That feeling of "Hell yeah, I nailed this scene!" followed by "GOD what was I thinking, this is making me CRINGE!" is a feeling I'm very intimately acquainted with. Looking back at a lot of my early RPGmaker XP work (none of which was ever released, thank God), I can't help but wonder how I ever felt any of it was great.

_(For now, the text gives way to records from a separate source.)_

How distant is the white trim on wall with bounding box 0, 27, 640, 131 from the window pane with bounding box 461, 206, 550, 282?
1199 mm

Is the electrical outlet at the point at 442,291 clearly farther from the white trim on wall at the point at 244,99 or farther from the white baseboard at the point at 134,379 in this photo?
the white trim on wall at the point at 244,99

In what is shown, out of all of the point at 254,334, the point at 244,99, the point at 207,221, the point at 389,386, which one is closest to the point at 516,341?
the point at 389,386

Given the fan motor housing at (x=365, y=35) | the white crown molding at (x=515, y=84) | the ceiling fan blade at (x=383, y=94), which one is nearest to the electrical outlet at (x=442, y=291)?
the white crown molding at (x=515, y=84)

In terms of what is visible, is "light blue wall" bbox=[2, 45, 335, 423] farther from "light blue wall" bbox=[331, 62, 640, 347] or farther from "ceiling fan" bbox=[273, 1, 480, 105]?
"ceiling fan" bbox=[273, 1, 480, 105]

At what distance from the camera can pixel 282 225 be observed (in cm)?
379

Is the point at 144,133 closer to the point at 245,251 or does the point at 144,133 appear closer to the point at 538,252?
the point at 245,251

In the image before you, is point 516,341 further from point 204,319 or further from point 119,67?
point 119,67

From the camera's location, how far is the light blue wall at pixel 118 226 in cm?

I find that it helps to read your dialogue out loud. If it sounds stupid when you say it, it probably sounds stupid when a character says it. That and save the "Over-the Top" for very rare instances. Over-the-top usually just comes off as hammy.
Graphics and character dialogue. >< The chibi look of VX didn't suit the tone of my project at all, and after seeing Itaju's amazing pixel work ( along with Dookie and Pizza ), I decided to make my own.

Nevertheless, a pain to do, but worth it.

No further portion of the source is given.